In Japan, the four-decade hunt for a notorious serial killer continues
- Police are appealing for information about the 1996 disappearance of a four-year-old girl that could shed light on four other murders
- The case has already seen one wrongful conviction, and the authorities believe the true criminal is still at large

In the photo on her “missing” poster, Yukari Yokoyama looks directly into the camera, a slight smile playing about her lips. The picture, more than two decades old, is one of the last that her parents took of their four-year-old daughter before she vanished in Ota, about 100km north of Tokyo, in July 1996.

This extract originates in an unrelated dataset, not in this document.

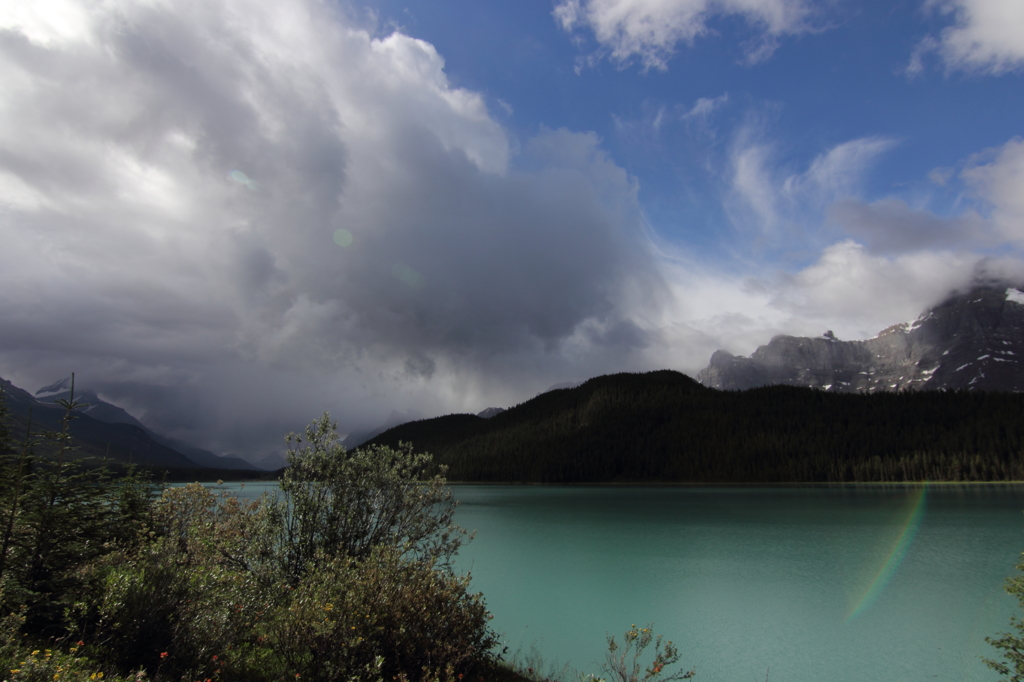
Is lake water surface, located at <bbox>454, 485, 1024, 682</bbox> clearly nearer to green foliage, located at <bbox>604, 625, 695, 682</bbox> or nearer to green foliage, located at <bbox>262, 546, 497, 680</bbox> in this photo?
green foliage, located at <bbox>604, 625, 695, 682</bbox>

Now, police in Gunma prefecture are making what is surely a final appeal for anyone to come forward who may have seen Yukari after she wandered off from her father in a pachinko parlour. The information they have may seem insignificant, the authorities say, but it could hold the key to the little girl’s disappearance.
It could also help shed more light on the deaths of four girls over the previous 17 years, as it is believed that Yukari may have been the final victim of a serial killer who prowled a small area to the north of the capital. The bodies of the other girls were later discovered; only Yukari has yet to be found.
To emphasise that they are still treating this as a missing-person case and that they have not given up hope that she might still be alive, the police have added an artist’s impression of what she might look like today, at the age of 28.